Table 1. Number of Four-Year Public Institutions, By SAT/ACT Score and Percent Pell


Source: Author’s calculations from IPEDS.

A credible ratings system would clearly be based on more than just two characteristics, which would only make this problem worse.  Adding one more characteristic with five categories would mean 125 groups, and adding a fourth would increase it to 625—more than the number of four-year public institutions in the country!  This problem could be addressed by having fewer categories, but that would make the first problem worse by lumping together institutions with quite different characteristics.

It is important to note that credible ratings could not be calculated today, even with the most careful regression adjustments, due to limitations in the existing data on colleges and universities.  Many institutions, especially community colleges, do not collect data on SAT/ACT scores.  Data on student demographics are limited to a handful of characteristics such as Pell eligibility, race, and gender.  And outcomes are limited to graduation rates for a narrowly defined group of students across the entire institution, when there may be important variation across different programs within a college.  A radical revision of the federal IPEDS data collection effort will be needed for the new college ratings system to be successful.
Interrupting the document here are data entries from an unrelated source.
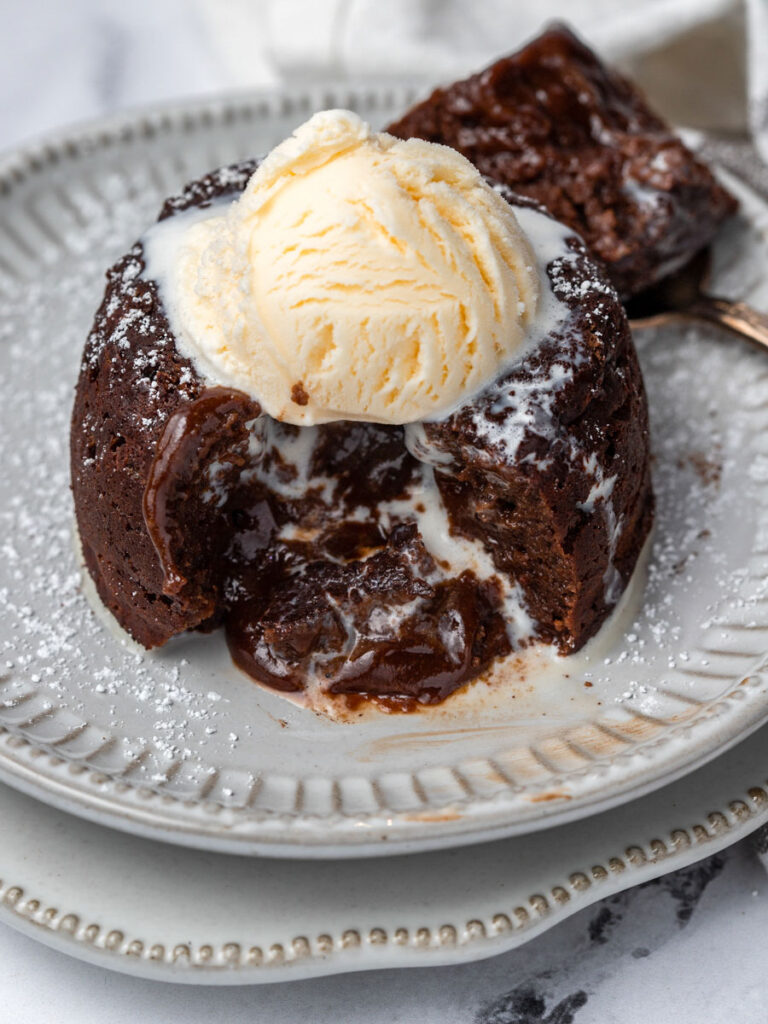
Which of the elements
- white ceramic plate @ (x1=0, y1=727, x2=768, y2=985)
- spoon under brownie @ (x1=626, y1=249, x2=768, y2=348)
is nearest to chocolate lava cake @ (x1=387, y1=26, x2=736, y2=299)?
spoon under brownie @ (x1=626, y1=249, x2=768, y2=348)

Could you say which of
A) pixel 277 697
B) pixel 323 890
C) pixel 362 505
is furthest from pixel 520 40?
pixel 323 890

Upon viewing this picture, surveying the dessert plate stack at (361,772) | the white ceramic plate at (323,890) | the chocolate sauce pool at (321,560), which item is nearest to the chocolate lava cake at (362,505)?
the chocolate sauce pool at (321,560)

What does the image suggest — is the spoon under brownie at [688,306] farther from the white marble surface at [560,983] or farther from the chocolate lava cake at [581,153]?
the white marble surface at [560,983]

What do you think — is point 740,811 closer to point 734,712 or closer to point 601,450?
point 734,712

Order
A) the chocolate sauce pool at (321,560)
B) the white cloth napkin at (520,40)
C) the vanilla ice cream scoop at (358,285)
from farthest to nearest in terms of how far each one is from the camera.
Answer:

Regression adjustment is not a perfect solution to leveling the playing field for institutions serving different kinds of students.  The regression method makes some assumptions that may not be true in order to come up with a rating for every institution regardless of whether there are actually any similar institutions (consider the groups in Table 1 that only have one member).  And although the method produces results that appear to be comparable across a wide range of institutions, in reality such comparisons may be inappropriate.  It makes the most sense to compare regression-adjusted ratings within general comparison groups (such as four-year private research universities, or four-year public comprehensive institutions).  In other words, any single regression-adjusted metric should be part of a broader system that includes several measures in order to mitigate attempts to focus too much on (or try to game) any one measure.

A common objection to regression adjustment is that it is too complicated to explain to policymakers, colleges, and potential students.  Transparency in the government’s methodology will of course be important, but it is not as important that the details of the method be readily understood by every consumer of the ratings.  Most restaurant goers in New York City probably do not understand how the health department comes up with letter grades, but still take them seriously.  In higher education, it’s more important that ratings be an accurate indicator of quality than that the underlying methodology be easily understood by the masses.